LdB
Posts: 562
Joined: Wed Dec 07, 2016 2:29 pm

Help with 64bit assembler

Wed Aug 16, 2017 1:41 pm

I have a problem with AARCH64 compiling of my new full blow USB code but I can't work out why this code crashes

Now in C it is doing nothing other than setting some uint32_t array values and with -O2 I get this code and it works

Code: Select all

 uxtw	x0, w0
adrp	x1, .LANCHOR0
add	x1, x1, :lo12:.LANCHOR0
add	x1, x1, 4
mov	w3, -1
mov	w2, -16711936
cmp	w19, 24
stp	w0, wzr, [x1, 8]
stp	w21, w20, [x1, 16]
stp	w19, wzr, [x1, 24]
stp	wzr, w3, [x1, 32]
stp	wzr, w2, [x1, 40] 
But with -O3 it produces this rubbish

Code: Select all

 uxtw	x0, w0
adrp	x1, .LANCHOR0
add	x1, x1, :lo12:.LANCHOR0
movi	d0, 0xffffffff
movi	v1.2s, 0
add	x1, x1, 4
mov	w2, -16711936
str	w19, [x1, 24]
cmp	w19, 24
stp	w0, wzr, [x1, 8]
stp	w21, w20, [x1, 16]
str	w2, [x1, 44]
str	d1, [x1, 28]
str	d0, [x1, 36]
I can't for the life of me work out what the code is doing on the second instance because it has opcodes I have never seen and I can't understand why the writes are to different address targets?

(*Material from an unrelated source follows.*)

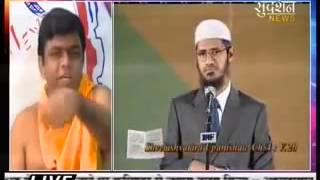 No Prophet Muhammad in Hindu Scripture - Vedas - Zakir Naik Exposed (HD)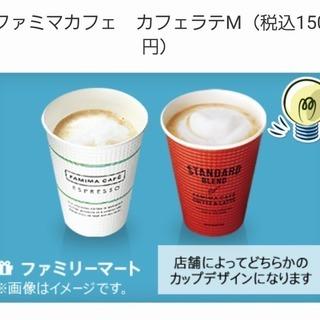 完売感謝→至急! ファミマカフェラテ5個 750円分 53%引 ...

Anyone got any idea how a simple array fill can be so different and what is d0 and d1?
Last edited by LdB on Wed Aug 16, 2017 2:47 pm, edited 1 time in total.

LdB
Posts: 562
Joined: Wed Dec 07, 2016 2:29 pm

Re: Need help with 64bit assembler

Wed Aug 16, 2017 2:35 pm

Okay I have more info .. so I looked at difference between -O2 and -O3
https://gcc.gnu.org/onlinedocs/gcc/Opti ... tions.html

I went thru each of the 13 flag differences and it is these two cause the issue
-ftree-loop-vectorize -ftree-slp-vectorize

I can't find much on the net about what the flags do but it works correctly with
-O3 -fno-tree-loop-vectorize -fno-tree-slp-vectorize

User avatar
Paeryn
Posts: 1668
Joined: Wed Nov 23, 2011 1:10 am
Location: Sheffield, England

Re: Help with 64bit assembler

Wed Aug 16, 2017 4:28 pm

LdB wrote:
Wed Aug 16, 2017 1:41 pm
I have a problem with AARCH64 compiling of my new full blow USB code but I can't work out why this code crashes

Now in C it is doing nothing other than setting some uint32_t array values and with -O2 I get this code and it works

Code: Select all

 uxtw	x0, w0
adrp	x1, .LANCHOR0
add	x1, x1, :lo12:.LANCHOR0
add	x1, x1, 4
mov	w3, -1
mov	w2, -16711936
cmp	w19, 24
stp	w0, wzr, [x1, 8]
stp	w21, w20, [x1, 16]
stp	w19, wzr, [x1, 24]
stp	wzr, w3, [x1, 32]
stp	wzr, w2, [x1, 40] 
But with -O3 it produces this rubbish

Code: Select all

 uxtw	x0, w0
adrp	x1, .LANCHOR0
add	x1, x1, :lo12:.LANCHOR0
movi	d0, 0xffffffff
movi	v1.2s, 0
add	x1, x1, 4
mov	w2, -16711936
str	w19, [x1, 24]
cmp	w19, 24
stp	w0, wzr, [x1, 8]
stp	w21, w20, [x1, 16]
str	w2, [x1, 44]
str	d1, [x1, 28]
str	d0, [x1, 36]
I can't for the life of me work out what the code is doing on the second instance because it has opcodes I have never seen and I can't understand why the writes are to different address targets?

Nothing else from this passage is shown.